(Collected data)
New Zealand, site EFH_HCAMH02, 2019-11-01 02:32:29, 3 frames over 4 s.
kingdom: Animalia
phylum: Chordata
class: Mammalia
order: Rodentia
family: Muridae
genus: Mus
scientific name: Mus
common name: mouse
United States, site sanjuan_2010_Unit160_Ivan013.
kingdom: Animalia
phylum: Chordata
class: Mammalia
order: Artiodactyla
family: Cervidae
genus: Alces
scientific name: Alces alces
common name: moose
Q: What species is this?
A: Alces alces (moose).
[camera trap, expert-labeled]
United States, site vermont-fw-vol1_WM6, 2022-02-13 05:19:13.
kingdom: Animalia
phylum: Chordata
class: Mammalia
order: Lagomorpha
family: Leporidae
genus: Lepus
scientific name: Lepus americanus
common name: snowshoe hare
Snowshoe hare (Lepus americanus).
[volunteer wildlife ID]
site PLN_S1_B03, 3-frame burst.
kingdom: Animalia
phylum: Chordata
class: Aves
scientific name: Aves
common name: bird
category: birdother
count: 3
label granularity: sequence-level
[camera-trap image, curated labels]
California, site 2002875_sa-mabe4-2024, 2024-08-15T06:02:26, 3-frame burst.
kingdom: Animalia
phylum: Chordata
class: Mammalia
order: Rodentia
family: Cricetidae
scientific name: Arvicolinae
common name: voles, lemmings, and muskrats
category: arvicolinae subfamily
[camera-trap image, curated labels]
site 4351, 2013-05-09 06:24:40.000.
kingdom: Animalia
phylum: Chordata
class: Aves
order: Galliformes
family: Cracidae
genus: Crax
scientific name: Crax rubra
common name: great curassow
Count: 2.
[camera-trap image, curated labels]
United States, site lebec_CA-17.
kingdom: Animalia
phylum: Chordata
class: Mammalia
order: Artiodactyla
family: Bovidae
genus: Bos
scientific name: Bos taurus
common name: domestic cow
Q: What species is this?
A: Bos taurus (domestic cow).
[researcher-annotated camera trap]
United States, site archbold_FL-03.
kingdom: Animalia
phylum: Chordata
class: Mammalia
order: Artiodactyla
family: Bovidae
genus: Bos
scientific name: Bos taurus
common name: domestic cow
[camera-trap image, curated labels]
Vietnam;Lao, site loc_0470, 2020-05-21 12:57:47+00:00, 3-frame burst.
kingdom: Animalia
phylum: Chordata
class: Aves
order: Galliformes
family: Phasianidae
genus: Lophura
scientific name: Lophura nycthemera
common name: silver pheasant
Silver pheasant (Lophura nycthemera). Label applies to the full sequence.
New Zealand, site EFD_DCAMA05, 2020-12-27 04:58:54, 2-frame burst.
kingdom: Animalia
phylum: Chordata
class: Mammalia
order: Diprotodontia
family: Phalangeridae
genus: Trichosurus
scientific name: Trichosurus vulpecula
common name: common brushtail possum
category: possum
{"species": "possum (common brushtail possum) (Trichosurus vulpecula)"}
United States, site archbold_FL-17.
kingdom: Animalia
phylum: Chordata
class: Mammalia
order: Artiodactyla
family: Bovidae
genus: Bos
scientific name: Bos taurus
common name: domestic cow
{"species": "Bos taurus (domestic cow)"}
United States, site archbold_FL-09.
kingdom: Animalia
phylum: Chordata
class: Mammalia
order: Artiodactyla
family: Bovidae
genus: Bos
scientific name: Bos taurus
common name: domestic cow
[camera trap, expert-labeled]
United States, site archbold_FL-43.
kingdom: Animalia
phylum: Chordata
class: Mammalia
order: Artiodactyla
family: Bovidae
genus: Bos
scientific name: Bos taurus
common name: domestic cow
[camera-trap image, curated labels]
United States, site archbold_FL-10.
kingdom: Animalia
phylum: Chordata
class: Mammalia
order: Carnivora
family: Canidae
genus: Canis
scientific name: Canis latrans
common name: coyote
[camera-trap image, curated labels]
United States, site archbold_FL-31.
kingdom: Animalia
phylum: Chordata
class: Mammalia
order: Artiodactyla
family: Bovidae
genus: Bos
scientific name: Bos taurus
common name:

# EXERCISE DESCRIPTION
Every word of every entry must be returned as it appears.

# ANSWER AREA
New Zealand, site EFH_HCAMH02, 2019-11-01 02:32:29, 3 frames over 4 s.
kingdom: Animalia
phylum: Chordata
class: Mammalia
order: Rodentia
family: Muridae
genus: Mus
scientific name: Mus
common name: mouse
United States, site sanjuan_2010_Unit160_Ivan013.
kingdom: Animalia
phylum: Chordata
class: Mammalia
order: Artiodactyla
family: Cervidae
genus: Alces
scientific name: Alces alces
common name: moose
Q: What species is this?
A: Alces alces (moose).
[camera trap, expert-labeled]
United States, site vermont-fw-vol1_WM6, 2022-02-13 05:19:13.
kingdom: Animalia
phylum: Chordata
class: Mammalia
order: Lagomorpha
family: Leporidae
genus: Lepus
scientific name: Lepus americanus
common name: snowshoe hare
Snowshoe hare (Lepus americanus).
[volunteer wildlife ID]
site PLN_S1_B03, 3-frame burst.
kingdom: Animalia
phylum: Chordata
class: Aves
scientific name: Aves
common name: bird
category: birdother
count: 3
label granularity: sequence-level
[camera-trap image, curated labels]
California, site 2002875_sa-mabe4-2024, 2024-08-15T06:02:26, 3-frame burst.
kingdom: Animalia
phylum: Chordata
class: Mammalia
order: Rodentia
family: Cricetidae
scientific name: Arvicolinae
common name: voles, lemmings, and muskrats
category: arvicolinae subfamily
[camera-trap image, curated labels]
site 4351, 2013-05-09 06:24:40.000.
kingdom: Animalia
phylum: Chordata
class: Aves
order: Galliformes
family: Cracidae
genus: Crax
scientific name: Crax rubra
common name: great curassow
Count: 2.
[camera-trap image, curated labels]
United States, site lebec_CA-17.
kingdom: Animalia
phylum: Chordata
class: Mammalia
order: Artiodactyla
family: Bovidae
genus: Bos
scientific name: Bos taurus
common name: domestic cow
Q: What species is this?
A: Bos taurus (domestic cow).
[researcher-annotated camera trap]
United States, site archbold_FL-03.
kingdom: Animalia
phylum: Chordata
class: Mammalia
order: Artiodactyla
family: Bovidae
genus: Bos
scientific name: Bos taurus
common name: domestic cow
[camera-trap image, curated labels]
Vietnam;Lao, site loc_0470, 2020-05-21 12:57:47+00:00, 3-frame burst.
kingdom: Animalia
phylum: Chordata
class: Aves
order: Galliformes
family: Phasianidae
genus: Lophura
scientific name: Lophura nycthemera
common name: silver pheasant
Silver pheasant (Lophura nycthemera). Label applies to the full sequence.
New Zealand, site EFD_DCAMA05, 2020-12-27 04:58:54, 2-frame burst.
kingdom: Animalia
phylum: Chordata
class: Mammalia
order: Diprotodontia
family: Phalangeridae
genus: Trichosurus
scientific name: Trichosurus vulpecula
common name: common brushtail possum
category: possum
{"species": "possum (common brushtail possum) (Trichosurus vulpecula)"}
United States, site archbold_FL-17.
kingdom: Animalia
phylum: Chordata
class: Mammalia
order: Artiodactyla
family: Bovidae
genus: Bos
scientific name: Bos taurus
common name: domestic cow
{"species": "Bos taurus (domestic cow)"}
United States, site archbold_FL-09.
kingdom: Animalia
phylum: Chordata
class: Mammalia
order: Artiodactyla
family: Bovidae
genus: Bos
scientific name: Bos taurus
common name: domestic cow
[camera trap, expert-labeled]
United States, site archbold_FL-43.
kingdom: Animalia
phylum: Chordata
class: Mammalia
order: Artiodactyla
family: Bovidae
genus: Bos
scientific name: Bos taurus
common name: domestic cow
[camera-trap image, curated labels]
United States, site archbold_FL-10.
kingdom: Animalia
phylum: Chordata
class: Mammalia
order: Carnivora
family: Canidae
genus: Canis
scientific name: Canis latrans
common name: coyote
[camera-trap image, curated labels]
United States, site archbold_FL-31.
kingdom: Animalia
phylum: Chordata
class: Mammalia
order: Artiodactyla
family: Bovidae
genus: Bos
scientific name: Bos taurus
common name:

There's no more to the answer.